▸ Selected excerpt
----
Oleg Kalugin

Personal information
- Full name: Oleg Vladimirovich Kalugin
- Date of birth: 23 December 1989 (age 36)
- Place of birth: Shebekino, Russian SFSR
- Height: 1.80 m (5 ft 11 in)
- Position: Midfielder

Youth career
- 1997–2008: DYuSSh-3 Shebekino

Senior career*
- Years: Team / Apps / (Gls)
- 2009–2012: FC Nezhegol Shebekino (amateur)
- 2013: Avangard Kursk / 5 / (0)
- 2014–2015: Energomash Belgorod (amateur)
- 2015–2018: Energomash Belgorod / 75 / (12)
- 2018: Ryazan / 4 / (1)
- 2018–2019: Torpedo Moscow / 35 / (0)
- 2020: Avangard Kursk / 2 / (0)
- 2020–2022: KAMAZ Naberezhnye Chelny / 50 / (4)
- 2022–2023: Tekstilshchik Ivanovo / 30 / (0)
- 2023: Spartak Tambov / 5 / (0)
- 2023–2025: Tekstilshchik Ivanovo / 47 / (0)
----
▸ Extracted entries
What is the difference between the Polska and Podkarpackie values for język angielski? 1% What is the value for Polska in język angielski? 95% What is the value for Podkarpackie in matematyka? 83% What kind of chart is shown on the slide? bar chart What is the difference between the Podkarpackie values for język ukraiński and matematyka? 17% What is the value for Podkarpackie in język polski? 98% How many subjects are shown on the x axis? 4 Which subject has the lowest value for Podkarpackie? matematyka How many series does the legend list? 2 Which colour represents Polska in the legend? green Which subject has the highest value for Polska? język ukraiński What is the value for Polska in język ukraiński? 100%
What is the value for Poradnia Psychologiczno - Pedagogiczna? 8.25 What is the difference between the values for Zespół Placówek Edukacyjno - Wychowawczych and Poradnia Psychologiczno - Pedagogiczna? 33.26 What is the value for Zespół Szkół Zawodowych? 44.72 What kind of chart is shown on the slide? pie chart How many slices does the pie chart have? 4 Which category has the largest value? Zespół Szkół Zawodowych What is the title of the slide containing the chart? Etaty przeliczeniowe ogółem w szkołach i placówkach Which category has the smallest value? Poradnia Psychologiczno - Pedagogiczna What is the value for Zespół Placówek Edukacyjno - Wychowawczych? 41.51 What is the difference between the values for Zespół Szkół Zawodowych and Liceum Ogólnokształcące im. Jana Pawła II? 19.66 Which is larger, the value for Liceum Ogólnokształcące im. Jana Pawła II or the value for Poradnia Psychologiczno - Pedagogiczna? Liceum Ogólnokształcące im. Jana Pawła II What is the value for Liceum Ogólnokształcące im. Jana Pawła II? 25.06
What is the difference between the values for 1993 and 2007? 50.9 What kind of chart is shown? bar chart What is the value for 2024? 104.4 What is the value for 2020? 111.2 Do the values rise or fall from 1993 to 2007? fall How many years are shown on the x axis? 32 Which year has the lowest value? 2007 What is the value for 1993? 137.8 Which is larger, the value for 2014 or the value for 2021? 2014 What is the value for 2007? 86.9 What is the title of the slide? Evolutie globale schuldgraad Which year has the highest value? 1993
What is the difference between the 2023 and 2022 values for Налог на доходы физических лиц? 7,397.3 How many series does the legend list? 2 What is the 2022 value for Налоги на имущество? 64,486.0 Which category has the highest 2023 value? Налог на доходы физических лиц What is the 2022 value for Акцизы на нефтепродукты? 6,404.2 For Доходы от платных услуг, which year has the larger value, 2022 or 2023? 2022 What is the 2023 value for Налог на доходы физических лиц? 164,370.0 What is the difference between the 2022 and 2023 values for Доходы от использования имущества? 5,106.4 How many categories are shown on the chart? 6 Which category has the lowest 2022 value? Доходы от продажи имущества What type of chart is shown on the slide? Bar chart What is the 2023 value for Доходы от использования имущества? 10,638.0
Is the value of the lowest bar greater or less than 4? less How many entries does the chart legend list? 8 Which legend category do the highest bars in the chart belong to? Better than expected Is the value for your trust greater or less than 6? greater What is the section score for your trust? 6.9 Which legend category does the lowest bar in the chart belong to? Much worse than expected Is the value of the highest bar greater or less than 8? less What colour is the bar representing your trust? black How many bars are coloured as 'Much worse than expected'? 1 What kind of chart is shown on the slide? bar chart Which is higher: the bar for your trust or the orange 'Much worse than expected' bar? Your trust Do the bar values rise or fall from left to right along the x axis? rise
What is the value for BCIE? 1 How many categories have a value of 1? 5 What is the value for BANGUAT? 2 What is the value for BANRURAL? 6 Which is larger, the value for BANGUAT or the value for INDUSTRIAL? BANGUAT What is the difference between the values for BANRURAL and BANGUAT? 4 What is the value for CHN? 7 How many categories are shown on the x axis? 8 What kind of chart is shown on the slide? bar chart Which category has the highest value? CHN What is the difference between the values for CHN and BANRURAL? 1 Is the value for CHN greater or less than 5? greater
----
▸ Work order
Copy the part of the Oleg Kalugin profile between "Personal information" and "Apps / (Gls)", inclusive, without changing any of the words.

▸ Output for this task
Personal information
- Full name: Oleg Vladimirovich Kalugin
- Date of birth: 23 December 1989 (age 36)
- Place of birth: Shebekino, Russian SFSR
- Height: 1.80 m (5 ft 11 in)
- Position: Midfielder

Youth career
- 1997–2008: DYuSSh-3 Shebekino

Senior career*
- Years: Team / Apps / (Gls)